Melbourne rejects Geert Wilders

February 22, 2013
Issue 
Anti-racism protest against Geert Wilders in Melbourne. Photo: Chris Peterson

In an attempt to avoid anti-racist protesters, the February 18 meeting to launch the Australian speaking tour of Dutch far-right politician Geert Wilders, was, at the last moment, moved to a desolate, non-residential part of Somerton on Melbourne’s northern edge.

More than 200 anti-racists, however, picketed Wilders’ meeting while another 100 protested in Melbourne CBD, where one of the speakers was Greens Senator Richard Di Natale.

Addressing the picket after police on horses and foot had cleared the driveway to the venue, Socialist Alliance councillor Sue Bolton, drew attention to the fact that Wilders was preaching hatred of Muslims in an area with a high Muslim population. In Campbellfield-Somerton, 31.4% of the population are Muslim, compared with 3.6% for Greater Melbourne.

She made a comparison with Fawkner, a suburb in the Moreland Council ward she represents, where Muslims are 25% of the population and where neo-Nazis attempted to set up a bookshop, which was eventually shut down by anti-racist protests.

She pointed out that Muslims and non-Muslims in these suburbs both suffered from a lack of employment opportunities, public transport and government services and attacks such as the cuts to single parents’ benefits. She said it was no coincidence that Wilders promoted inter-communal hatred while also supporting pro-big business economic policies.

“This is a man who is not only preaching hatred against Muslims, he is preaching economic policies that hurt the working class, the poor and the oppressed. It’s no wonder that he is preaching hatred against Muslims … that’s what’s preventing working class communities from uniting and defending our rights.”

She called on Muslims and non-Muslims to unite and struggle to redistribute the wealth of the mining companies, banks and power giants to provide jobs and services.

Wilders’ crude anti-Muslim rants have caused most mainstream politicians to shun him. The exception has been Fred Nile, of the fundamentalist Christian Democratic Party.
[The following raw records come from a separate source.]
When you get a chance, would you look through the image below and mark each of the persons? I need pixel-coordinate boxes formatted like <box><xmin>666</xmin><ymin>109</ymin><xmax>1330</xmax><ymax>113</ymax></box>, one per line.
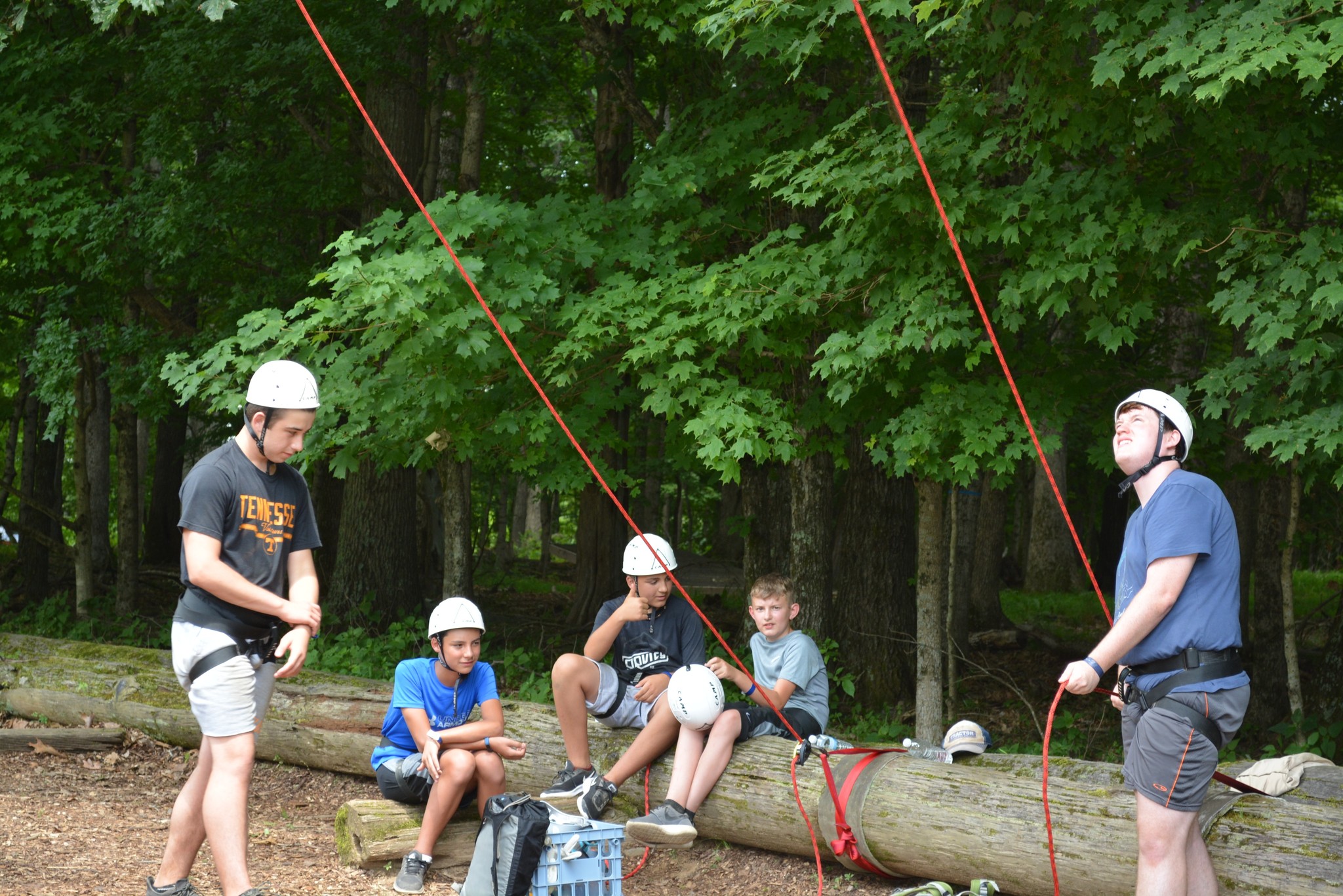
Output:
<box><xmin>371</xmin><ymin>597</ymin><xmax>529</xmax><ymax>894</ymax></box>
<box><xmin>540</xmin><ymin>533</ymin><xmax>706</xmax><ymax>822</ymax></box>
<box><xmin>625</xmin><ymin>575</ymin><xmax>831</xmax><ymax>852</ymax></box>
<box><xmin>1057</xmin><ymin>388</ymin><xmax>1252</xmax><ymax>896</ymax></box>
<box><xmin>146</xmin><ymin>359</ymin><xmax>325</xmax><ymax>896</ymax></box>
Wilders condemned Islam for being homophobic and sexist while welcoming the endorsement of a politician who is notorious for homophobic and sexist public comments.

Bolton warned that while many write off Wilders as a “loony”, far right extremists act as the stalking horse for the racism of the mainstream establishment. She condemned the Australian government’s imprisonment and deportation of refugees and the use of Islamaphobia to justify wars and security laws that attack civil liberties.

[Campaigners in Perth and Sydney also protested against Wilders' visit, disrupting planned functions in the respective cities.]